Auch im baden-württembergischen Verkehrsministerium setzt man auf Freiwilligkeit und auf einen seniorengerechteren Ausbau der Verkehrswege. Das aktuelle Verkehrssicherheitskonzept des Landes fordert mehr Angebote für freiwillige Fahrtauglichkeitstests und mehr Anreize, den öffentlichen Personennahverkehr (ÖPNV) zu nutzen. Doch, und das weiß man in der Landeshauptstadt, gerade auf dem Land ist das mit dem ÖPNV so eine Sache. Vehement wehrt sich der ADAC gegen verpflichtende Fahrtauglichkeitstests. Die würden eh nichts bringen, so der Autoclub. "Die Forderung nach derartigen Tests entbehrt jeglicher Grundlage", sagt Clemens Bieniger. Der Vorsitzende des ADAC Südbaden beruft sich auf die Unfallzahlen des Statistischen Bundesamts: "Autofahrer über 65 Jahren sind lediglich in 13 Prozent aller Fälle Verursacher eines Unfalls mit Personenschaden. Bei einem Bevölkerungsanteil von 20 Prozent liegen Senioren damit weit unter dem Schnitt anderer Altersgruppen."

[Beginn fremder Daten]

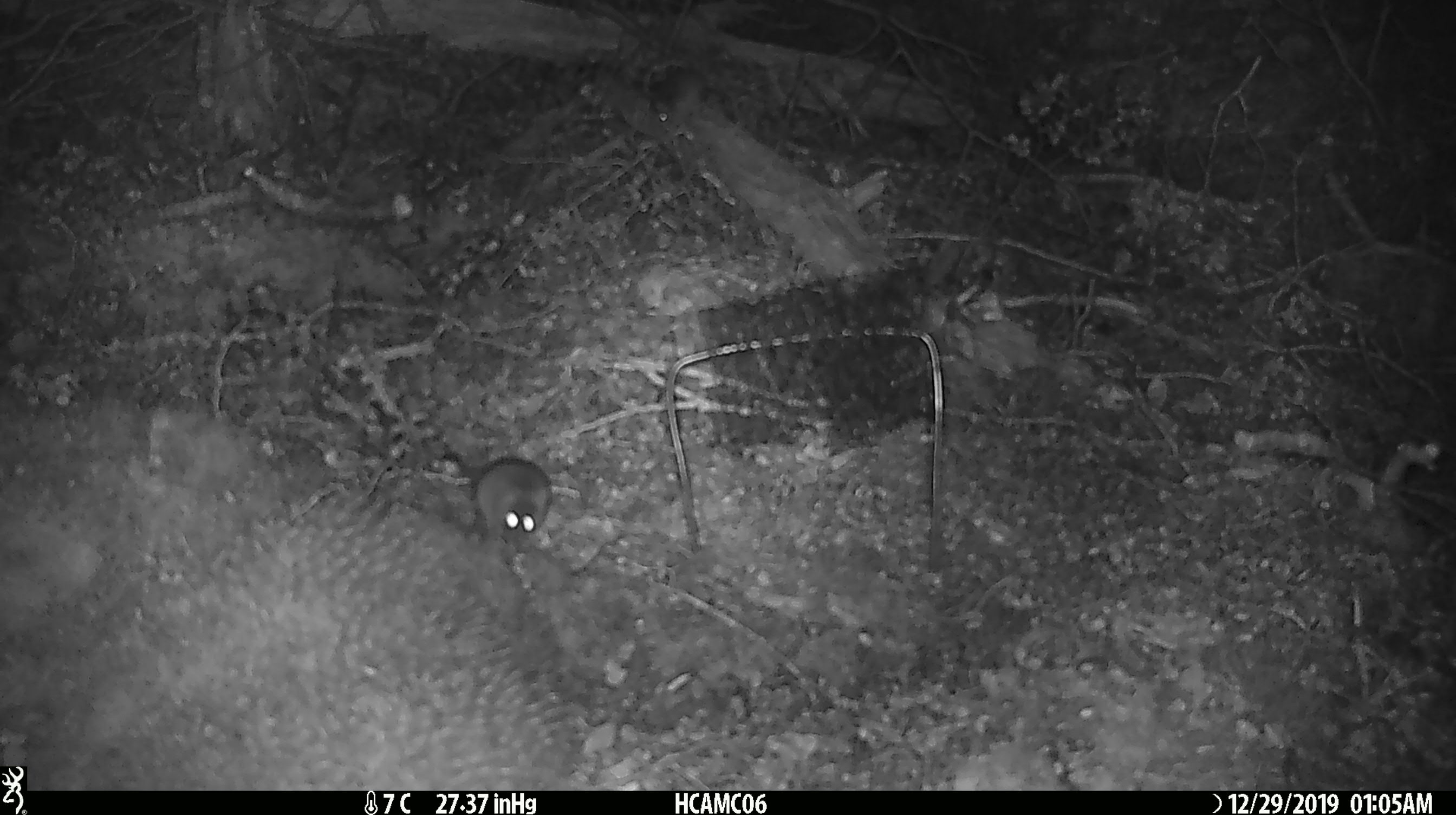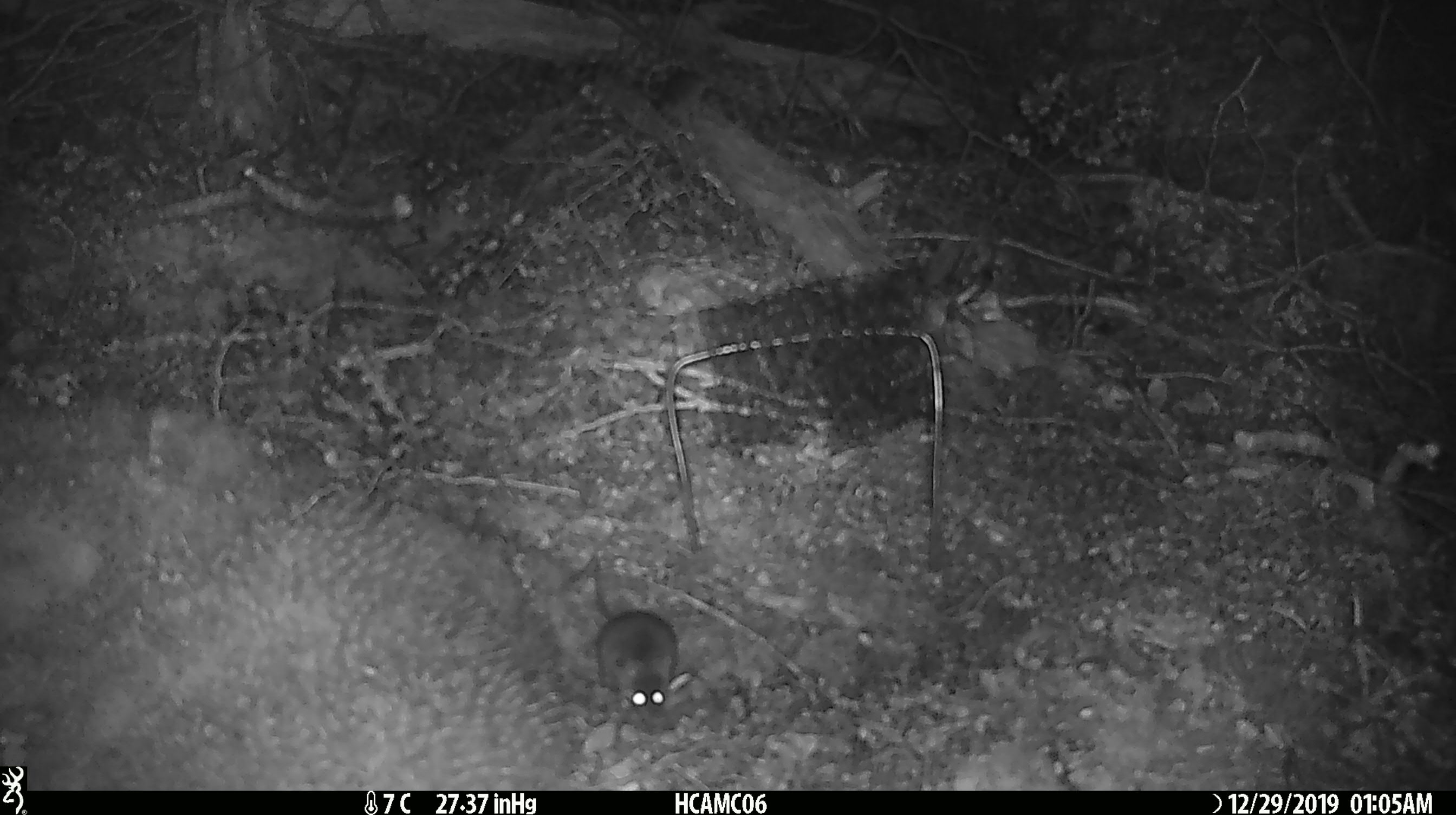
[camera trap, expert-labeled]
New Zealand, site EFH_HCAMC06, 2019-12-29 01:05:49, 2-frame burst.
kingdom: Animalia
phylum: Chordata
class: Mammalia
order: Rodentia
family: Muridae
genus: Mus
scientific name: Mus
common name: mouse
Mouse (Mus).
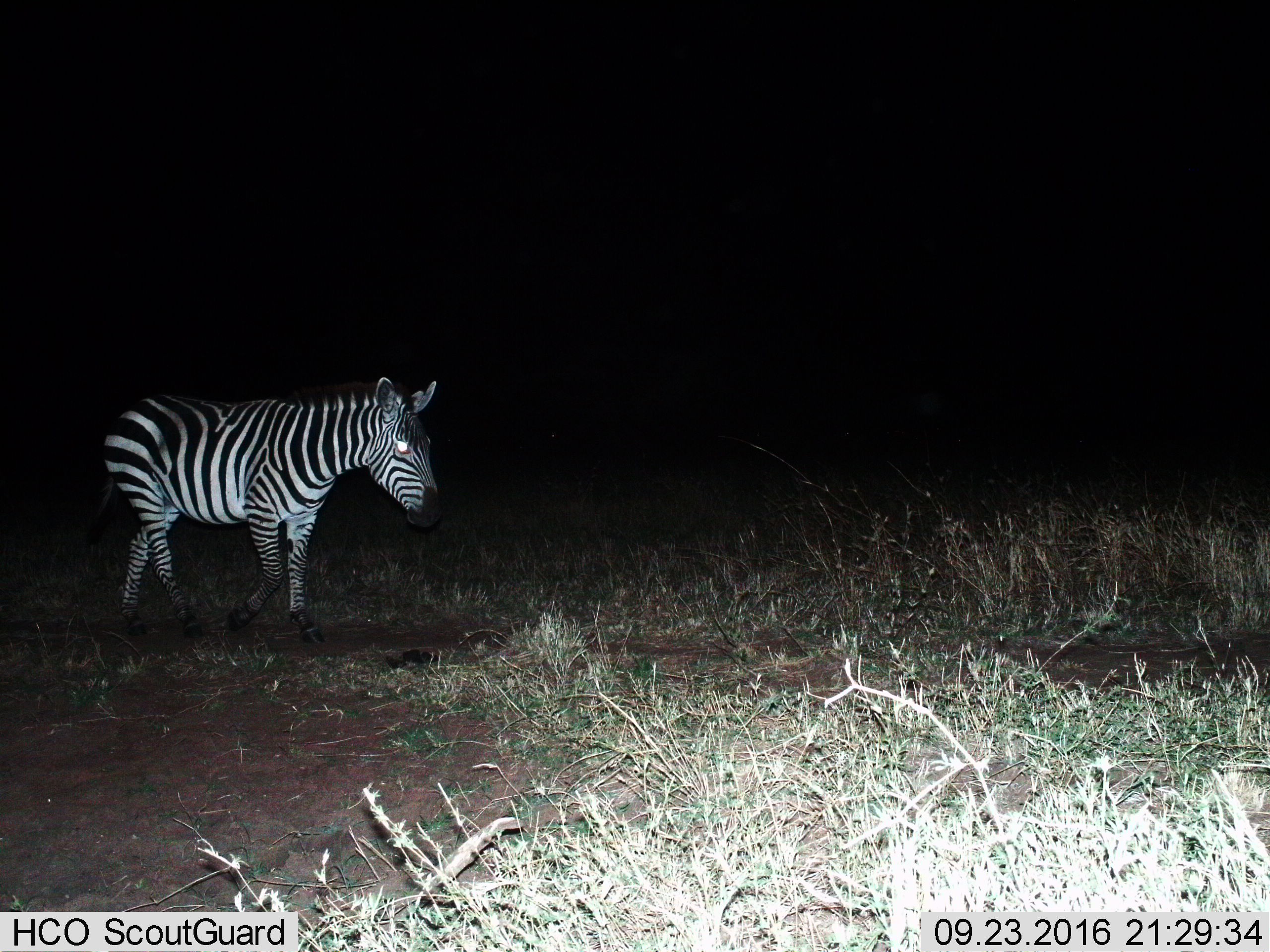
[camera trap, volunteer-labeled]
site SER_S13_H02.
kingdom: Animalia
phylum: Chordata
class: Mammalia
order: Perissodactyla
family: Equidae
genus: Equus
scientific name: Equus quagga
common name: plains zebra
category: zebraplains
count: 1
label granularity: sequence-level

Mit der langen Fahrpraxis könne man im Alter zudem Leistungseinbußen am Steuer kompensieren, so der ADAC, der wie die Politik auf freiwillige Maßnahmen wie den "FahrFitnessCheck" oder den "Seniorenkurs" im eigenen Fortbildungsangebot setzt. Dabei schaut sich ein Fahrlehrer an, was der Senior am Steuer so drauf hat. Wer schlecht abschneidet, muss aber nichts befürchten: Eine Meldung an die Führerscheinstelle erfolgt nicht. Die Behörde kann im Zweifelsfall zwar den Führerschein einziehen. Sie muss aber erst Wind davon bekommen, dass jemand besser nicht mehr Auto fahren sollte. Und das ist immer häufiger der Fall.

Je "älter" eine Kommune, desto höher sind die Zahlen

Denn der wiederholt zitierten niedrigen Gesamtquote bei den Unfallverursachern im Rentenalter stehen andere Zahlen gegenüber: Allein im ländlichen Raum rund um Freiburg sind die Unfallzahlen verursacht durch Fahrer der "Generation 65+" seit 2004 prozentual am Gesamtaufkommen der Unfälle von weniger als 15 auf rund 20 Prozent gestiegen. Die Landesstatistik belegt, dass in dieser Altersgruppe die Zahl der Unfälle an Kreuzungen, Einmündungen und Zebrastreifen von 38 auf 56 Prozent ansteigt. Sprich: Wenn es unübersichtlich wird, verursachen ältere Fahrer leichter einen Unfall als jüngere.

Und: Je "älter" eine Kommune ist, desto höher sind die Zahlen, wie der Blick auf die Unfallzahlen der Kurstadt Bad Krozingen (Breisgau-Hochschwarzwald) zeigt, wo bei stabilen Unfallzahlen in den vergangenen zehn Jahren der Seniorenanteil bei den Verursachern von 18 auf 28 Prozent angestiegen ist. "Wir wissen um das Problem", so ein Rathausmitarbeiter. Manchmal sehe er vom Fenster aus, wie lange einzelne ältere Autofahrer brauchen, um zum Beispiel auf dem Rathausplatz zu wenden. "Das dauert Minuten!" Ist vielleicht aber besser als die ewige Hetzerei.

Doch wer wollte zugeben, dass er nicht mehr fahren kann? "Da geht es um die Mobilität und letztlich ums Gefühl, nicht zum alten Eisen zu gehören." Das wiederum sei ein Thema, vor dem die Politik zurückschrecke, weil man damit keine Wählerstimmen gewinnen kann.